“As like as not,” growled the assistant foreman.

“Then why don’t you have him arrested?” shot out the cattle buyer so suddenly that some of the cowboys jumped, steady as their nerves were.

Hinkee Dee paused for a moment before answering. Then he growled or grunted rather than replied:

“Huh! I would soon enough, if I could get the evidence against him. But he’s too slick. There’s nothing positive.”

“Oh!” exclaimed Munson, easily. Then he got up and went away. The incident ended so quickly and so unexpectedly that it left some of the auditors in a sort of gasping state. Hinkee Dee did not, apparently, know what to make of the way the wind had been taken out of his sails. He sat looking at the door through which Munson had limped and muttered, as he, himself, went out:

“I’ll get him yet!”

“Think there’ll be a fight?” asked Bob, apprehensively, of Gimp.

“Naw. It’s all talk. I’ve seen and heard lots like it before.
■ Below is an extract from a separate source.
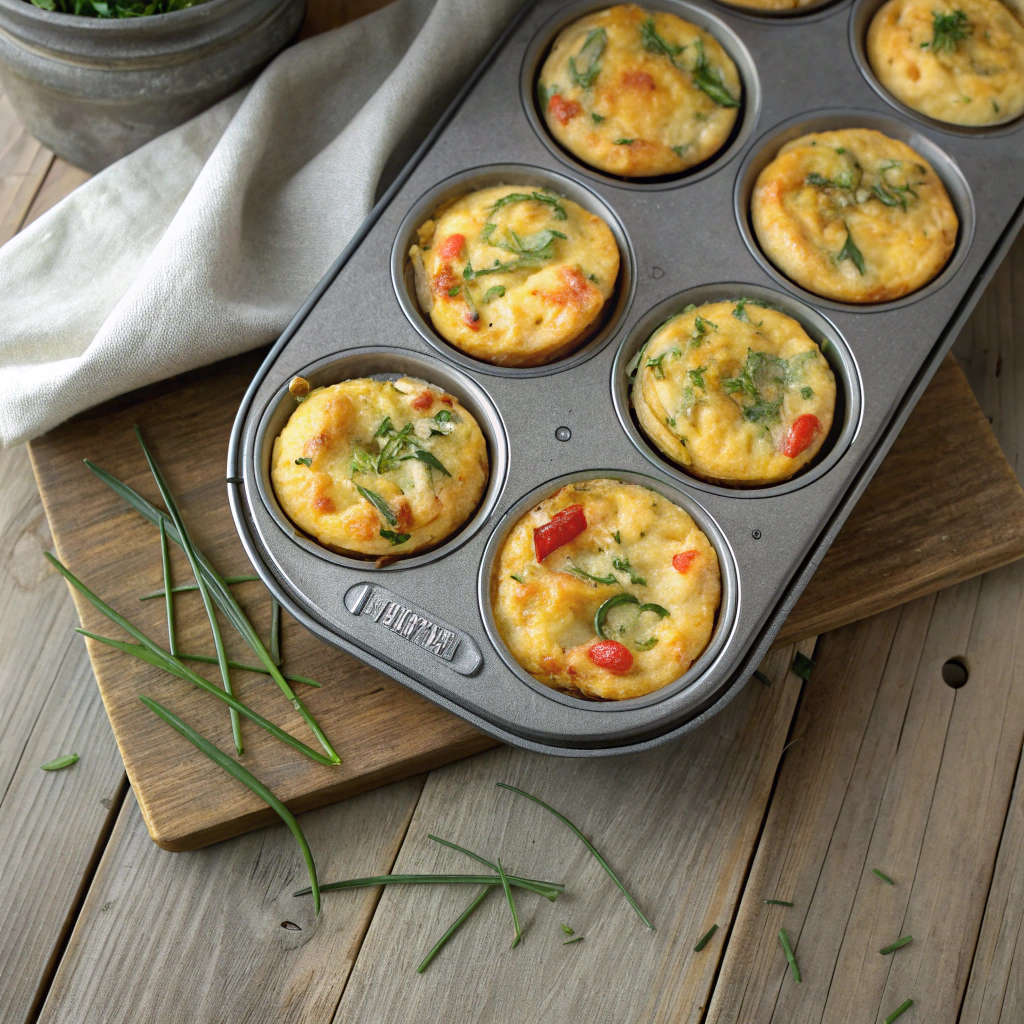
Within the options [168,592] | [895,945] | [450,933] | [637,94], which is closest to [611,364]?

But Hink was right; it was sort of brash for Munson to talk openly with Martin, who people is beginnin’ to suspect of bein’ a rustler.”

All of this served to strengthen the suspicions that had been growing in the minds of the boys that Munson was, somehow or other, more or less connected with the cattle thefts.
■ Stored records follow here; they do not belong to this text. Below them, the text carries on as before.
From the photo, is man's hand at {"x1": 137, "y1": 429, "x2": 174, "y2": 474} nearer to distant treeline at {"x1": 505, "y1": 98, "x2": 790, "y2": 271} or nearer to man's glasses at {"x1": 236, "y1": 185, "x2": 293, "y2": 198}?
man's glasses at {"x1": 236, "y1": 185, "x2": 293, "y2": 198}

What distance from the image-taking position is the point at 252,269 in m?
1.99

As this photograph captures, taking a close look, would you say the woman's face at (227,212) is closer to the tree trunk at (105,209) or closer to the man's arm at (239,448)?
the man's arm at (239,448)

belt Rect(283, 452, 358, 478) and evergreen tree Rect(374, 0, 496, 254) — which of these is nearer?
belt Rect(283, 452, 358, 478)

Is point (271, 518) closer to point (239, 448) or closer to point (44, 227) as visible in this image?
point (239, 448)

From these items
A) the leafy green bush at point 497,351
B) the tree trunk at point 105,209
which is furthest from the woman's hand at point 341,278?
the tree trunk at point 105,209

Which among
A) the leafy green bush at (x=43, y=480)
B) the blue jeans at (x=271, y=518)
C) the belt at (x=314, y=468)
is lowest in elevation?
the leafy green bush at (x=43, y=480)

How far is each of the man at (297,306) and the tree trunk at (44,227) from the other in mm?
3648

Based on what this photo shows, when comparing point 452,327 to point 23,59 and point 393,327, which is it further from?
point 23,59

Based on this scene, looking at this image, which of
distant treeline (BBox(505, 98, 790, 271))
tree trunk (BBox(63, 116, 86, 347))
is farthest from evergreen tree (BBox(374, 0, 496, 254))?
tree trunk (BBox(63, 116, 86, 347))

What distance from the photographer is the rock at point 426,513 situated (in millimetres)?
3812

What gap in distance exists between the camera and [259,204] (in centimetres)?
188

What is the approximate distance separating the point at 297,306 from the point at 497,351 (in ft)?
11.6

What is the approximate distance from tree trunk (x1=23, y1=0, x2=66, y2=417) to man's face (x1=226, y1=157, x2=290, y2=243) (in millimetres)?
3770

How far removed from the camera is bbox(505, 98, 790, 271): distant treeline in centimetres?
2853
True, there was no direct evidence against him. The only point that looked bad, aside from his talk to Martin, was the story of his having been shot while witnessing the raid of some rustlers. That part of the story was a fake, surely enough, as Jerry could testify. And Munson still kept up the fiction about his injured leg. In fact, for some time he had been going to town twice a week, saying he had to have it treated by a doctor.